In a world where everything has to compete with the dopamine kick of social media, creating an experience has never been more important
More than ever, we need something which bridges the gap. Theatre or stage lighting is too expensive, too inefficient and not durable enough for architectural lighting, but architectural lighting is controllable and durable enough.
I think what we are discussing could be described as ‘experiential illumination’. This is light that forms the basis of how a venue is illuminated but can also form part of the overall experience of a space. It facilitates what happens on stage, or on the pitch, or in the exhibition space to ripple out to all areas of the venue. It can be interacted with by the stage lighting designers or synced with Audio Visual soundscapes to create a fully immersive experience, but it remains as a hard-wired system which, when needed, can provide safety and security lighting.
[Experiential illumination] is light that forms the basis of how a venue is illuminated but can also form part of the overall experience of a space
It is not just venues which could use the ‘experiential illumination’ approach.

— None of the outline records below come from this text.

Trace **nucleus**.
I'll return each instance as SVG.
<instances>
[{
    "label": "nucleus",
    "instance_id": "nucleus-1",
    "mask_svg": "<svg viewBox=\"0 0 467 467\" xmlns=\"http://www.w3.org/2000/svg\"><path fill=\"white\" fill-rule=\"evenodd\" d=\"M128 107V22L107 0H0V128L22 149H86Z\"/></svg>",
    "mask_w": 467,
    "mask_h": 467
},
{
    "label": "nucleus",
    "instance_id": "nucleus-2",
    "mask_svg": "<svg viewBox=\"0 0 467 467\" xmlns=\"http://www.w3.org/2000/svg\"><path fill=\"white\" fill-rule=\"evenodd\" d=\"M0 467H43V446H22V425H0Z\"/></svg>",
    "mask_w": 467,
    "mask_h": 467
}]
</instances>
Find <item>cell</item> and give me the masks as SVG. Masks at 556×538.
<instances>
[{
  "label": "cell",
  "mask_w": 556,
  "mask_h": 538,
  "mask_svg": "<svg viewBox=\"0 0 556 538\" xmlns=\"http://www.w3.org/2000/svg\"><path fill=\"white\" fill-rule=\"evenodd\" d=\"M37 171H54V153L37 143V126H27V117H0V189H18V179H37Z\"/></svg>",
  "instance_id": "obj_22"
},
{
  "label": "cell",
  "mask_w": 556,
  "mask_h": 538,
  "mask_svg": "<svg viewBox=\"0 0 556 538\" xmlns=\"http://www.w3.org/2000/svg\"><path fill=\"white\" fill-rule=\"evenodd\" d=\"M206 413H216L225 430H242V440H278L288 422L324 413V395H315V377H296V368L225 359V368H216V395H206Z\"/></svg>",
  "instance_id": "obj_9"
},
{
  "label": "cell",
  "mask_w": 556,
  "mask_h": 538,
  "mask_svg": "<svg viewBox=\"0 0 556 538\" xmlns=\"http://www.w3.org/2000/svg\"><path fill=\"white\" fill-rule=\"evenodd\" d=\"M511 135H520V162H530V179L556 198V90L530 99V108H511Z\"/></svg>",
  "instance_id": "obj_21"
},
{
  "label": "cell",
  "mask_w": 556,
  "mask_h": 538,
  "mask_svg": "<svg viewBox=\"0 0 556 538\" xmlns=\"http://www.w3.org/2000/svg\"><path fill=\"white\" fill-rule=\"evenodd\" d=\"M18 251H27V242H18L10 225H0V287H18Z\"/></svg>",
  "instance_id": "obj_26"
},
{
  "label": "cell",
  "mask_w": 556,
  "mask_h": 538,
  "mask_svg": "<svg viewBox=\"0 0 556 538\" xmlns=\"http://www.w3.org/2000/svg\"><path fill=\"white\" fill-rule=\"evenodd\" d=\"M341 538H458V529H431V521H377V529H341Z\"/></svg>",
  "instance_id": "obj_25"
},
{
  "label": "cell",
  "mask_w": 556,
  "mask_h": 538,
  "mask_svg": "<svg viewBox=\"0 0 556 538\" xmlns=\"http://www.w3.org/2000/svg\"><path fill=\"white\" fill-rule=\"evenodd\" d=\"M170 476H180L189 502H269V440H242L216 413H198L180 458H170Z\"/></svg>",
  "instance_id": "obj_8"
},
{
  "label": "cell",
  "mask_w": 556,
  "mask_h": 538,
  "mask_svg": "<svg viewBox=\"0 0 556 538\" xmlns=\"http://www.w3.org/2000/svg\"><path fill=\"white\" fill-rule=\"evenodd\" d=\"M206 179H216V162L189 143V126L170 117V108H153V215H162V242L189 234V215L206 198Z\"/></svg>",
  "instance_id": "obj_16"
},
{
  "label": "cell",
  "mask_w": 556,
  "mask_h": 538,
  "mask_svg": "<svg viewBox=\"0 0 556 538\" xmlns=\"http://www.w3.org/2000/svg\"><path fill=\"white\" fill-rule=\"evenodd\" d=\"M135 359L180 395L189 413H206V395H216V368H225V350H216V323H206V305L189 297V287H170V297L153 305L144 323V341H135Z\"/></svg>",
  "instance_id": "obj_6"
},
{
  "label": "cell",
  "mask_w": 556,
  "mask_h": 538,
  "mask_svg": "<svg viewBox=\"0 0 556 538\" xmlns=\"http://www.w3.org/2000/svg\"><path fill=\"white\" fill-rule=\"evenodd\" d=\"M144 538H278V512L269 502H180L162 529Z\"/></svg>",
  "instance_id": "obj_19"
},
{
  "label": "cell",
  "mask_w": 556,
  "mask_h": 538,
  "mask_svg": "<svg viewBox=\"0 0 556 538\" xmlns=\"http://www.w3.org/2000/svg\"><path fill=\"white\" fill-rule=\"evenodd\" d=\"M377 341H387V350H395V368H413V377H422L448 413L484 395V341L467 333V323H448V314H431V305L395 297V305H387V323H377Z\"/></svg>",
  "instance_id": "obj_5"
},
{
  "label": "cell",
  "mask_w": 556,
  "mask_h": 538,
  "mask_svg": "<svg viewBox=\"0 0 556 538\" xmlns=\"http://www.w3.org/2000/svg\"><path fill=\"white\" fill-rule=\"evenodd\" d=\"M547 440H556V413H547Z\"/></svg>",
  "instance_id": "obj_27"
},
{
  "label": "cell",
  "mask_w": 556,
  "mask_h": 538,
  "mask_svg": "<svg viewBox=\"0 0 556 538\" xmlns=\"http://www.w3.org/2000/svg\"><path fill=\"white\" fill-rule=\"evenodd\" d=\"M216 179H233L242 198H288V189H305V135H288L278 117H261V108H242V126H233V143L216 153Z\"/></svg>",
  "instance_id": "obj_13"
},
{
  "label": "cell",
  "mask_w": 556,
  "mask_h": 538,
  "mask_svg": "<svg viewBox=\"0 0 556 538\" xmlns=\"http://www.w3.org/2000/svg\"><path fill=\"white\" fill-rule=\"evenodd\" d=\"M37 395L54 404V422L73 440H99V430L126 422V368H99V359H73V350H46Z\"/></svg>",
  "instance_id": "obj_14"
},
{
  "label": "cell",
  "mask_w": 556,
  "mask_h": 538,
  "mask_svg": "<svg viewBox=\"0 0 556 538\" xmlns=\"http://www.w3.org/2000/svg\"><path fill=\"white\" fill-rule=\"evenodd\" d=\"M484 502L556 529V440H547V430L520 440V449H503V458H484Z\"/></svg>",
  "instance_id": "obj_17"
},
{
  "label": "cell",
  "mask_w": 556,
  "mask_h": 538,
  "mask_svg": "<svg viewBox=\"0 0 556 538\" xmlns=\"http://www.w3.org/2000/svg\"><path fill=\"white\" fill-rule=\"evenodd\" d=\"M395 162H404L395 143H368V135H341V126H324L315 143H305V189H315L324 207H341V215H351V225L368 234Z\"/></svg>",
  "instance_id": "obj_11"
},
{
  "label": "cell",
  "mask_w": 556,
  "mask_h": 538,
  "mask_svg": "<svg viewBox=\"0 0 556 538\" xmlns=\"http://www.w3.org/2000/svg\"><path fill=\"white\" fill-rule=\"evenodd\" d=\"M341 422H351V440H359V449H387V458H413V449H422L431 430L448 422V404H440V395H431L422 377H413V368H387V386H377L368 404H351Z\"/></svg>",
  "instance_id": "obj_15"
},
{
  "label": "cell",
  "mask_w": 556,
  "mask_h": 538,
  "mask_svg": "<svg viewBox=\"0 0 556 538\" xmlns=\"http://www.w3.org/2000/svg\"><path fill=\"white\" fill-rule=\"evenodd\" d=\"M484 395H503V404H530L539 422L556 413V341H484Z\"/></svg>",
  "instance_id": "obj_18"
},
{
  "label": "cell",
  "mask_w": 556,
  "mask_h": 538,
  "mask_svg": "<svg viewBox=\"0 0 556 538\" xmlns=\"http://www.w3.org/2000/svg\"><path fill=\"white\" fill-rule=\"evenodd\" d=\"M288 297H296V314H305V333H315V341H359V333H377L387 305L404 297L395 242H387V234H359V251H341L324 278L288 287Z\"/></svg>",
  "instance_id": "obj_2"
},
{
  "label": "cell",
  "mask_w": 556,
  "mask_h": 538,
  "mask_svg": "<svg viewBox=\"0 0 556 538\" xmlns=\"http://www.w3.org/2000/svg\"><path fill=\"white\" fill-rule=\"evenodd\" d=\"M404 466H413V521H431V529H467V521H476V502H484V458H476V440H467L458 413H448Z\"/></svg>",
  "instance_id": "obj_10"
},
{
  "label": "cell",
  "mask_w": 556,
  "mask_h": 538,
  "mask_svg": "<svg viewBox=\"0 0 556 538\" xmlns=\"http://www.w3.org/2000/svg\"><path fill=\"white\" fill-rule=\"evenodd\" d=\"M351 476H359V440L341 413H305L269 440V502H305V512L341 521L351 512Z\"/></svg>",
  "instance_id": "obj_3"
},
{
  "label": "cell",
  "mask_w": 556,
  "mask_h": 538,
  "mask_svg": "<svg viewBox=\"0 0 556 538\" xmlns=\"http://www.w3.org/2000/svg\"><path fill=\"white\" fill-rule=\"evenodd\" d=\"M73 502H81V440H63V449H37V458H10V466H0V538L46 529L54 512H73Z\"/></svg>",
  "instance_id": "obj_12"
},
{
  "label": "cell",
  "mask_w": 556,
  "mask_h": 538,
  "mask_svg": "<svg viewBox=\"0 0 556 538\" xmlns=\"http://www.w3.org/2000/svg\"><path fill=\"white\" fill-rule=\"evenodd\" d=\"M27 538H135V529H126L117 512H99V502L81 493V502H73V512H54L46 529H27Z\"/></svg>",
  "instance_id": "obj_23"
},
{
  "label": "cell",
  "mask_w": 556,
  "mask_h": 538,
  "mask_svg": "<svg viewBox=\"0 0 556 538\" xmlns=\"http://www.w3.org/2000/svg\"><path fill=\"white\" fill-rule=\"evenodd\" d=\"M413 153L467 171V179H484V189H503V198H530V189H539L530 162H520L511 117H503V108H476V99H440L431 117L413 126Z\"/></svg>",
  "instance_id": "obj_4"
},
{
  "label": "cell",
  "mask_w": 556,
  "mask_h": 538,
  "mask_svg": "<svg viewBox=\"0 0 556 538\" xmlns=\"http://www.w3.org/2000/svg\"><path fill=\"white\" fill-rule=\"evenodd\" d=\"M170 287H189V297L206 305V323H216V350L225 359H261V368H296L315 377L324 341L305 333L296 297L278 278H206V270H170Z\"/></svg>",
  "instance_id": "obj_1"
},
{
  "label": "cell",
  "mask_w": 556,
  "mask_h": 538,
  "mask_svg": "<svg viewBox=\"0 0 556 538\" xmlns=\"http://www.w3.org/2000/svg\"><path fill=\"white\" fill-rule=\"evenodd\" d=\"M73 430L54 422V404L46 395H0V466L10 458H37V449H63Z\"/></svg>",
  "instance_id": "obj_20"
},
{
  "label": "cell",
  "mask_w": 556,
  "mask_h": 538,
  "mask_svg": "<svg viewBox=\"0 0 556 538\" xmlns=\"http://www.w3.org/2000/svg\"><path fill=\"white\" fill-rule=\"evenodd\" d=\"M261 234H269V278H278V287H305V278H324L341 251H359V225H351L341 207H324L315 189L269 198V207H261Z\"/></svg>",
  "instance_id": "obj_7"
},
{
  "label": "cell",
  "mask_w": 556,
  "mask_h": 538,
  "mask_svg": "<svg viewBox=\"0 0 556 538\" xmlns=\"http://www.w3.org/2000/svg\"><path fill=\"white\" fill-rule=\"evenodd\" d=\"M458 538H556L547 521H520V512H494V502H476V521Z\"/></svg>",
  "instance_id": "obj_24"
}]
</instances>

It is a great way of attracting people to spaces, announcing sites and creating distinct brands.
The Spinnaker Tower sits on the mouth of Portsmouth harbour and acts as a beacon for incoming ships and the community that it proudly announces. In 2019 we were commissioned to re-consider the illumination of the tower which proved to be a great opportunity to test the interactive and emotive power of light as a way of enhancing a city’s brand.
The solution is more responsive than ever before, allowing greater manipulation of light through user-friendly interfaces. The re-light has reinvigorated the harbour and the local community and re-instated the tower as a destination for Portsmouth and its proud naval heritage.
And it doesn’t have to be to the detriment of the environment. At the design stage we started discussing informal environmental risk assessments that allowed us to assess and measure the impacts. If a solution was negative in terms of impact, we didn’t consider it. We were able to illuminate Spinnaker Tower using less energy and creating less spilled upward light due to the more controlled nature of the LED sources.
Light as a global branding tool
In a world of experiences, light is a powerful tool for connecting spaces and places with local and national communities. The Spinnaker Tower forms part of Portsmouth’s annual events calendar with light shows to suit. It celebrates Pride, Breast Cancer Awareness, Remembrance Day and others. It has appeared in yellow as part of Children in Need and as a backdrop to Ant & Dec’s Saturday Night Takeaway. The local community can apply to have specific colours for various celebrations. The illumination of the tower puts brand Portsmouth on the map.
Illuminated architecture now forms part of the communication network, with buildings sending messages of solidarity around the world following major events. We connect with them and they connect with us. It brings new meaning to the phrase; ‘if these walls could talk’.
Whether it is involving a venue in celebrating performance, or a piece of placemaking architecture which responds to a global community, light is the medium that facilitates.
And ‘experiential illumination’ is the methodology – the ethos – that enables it.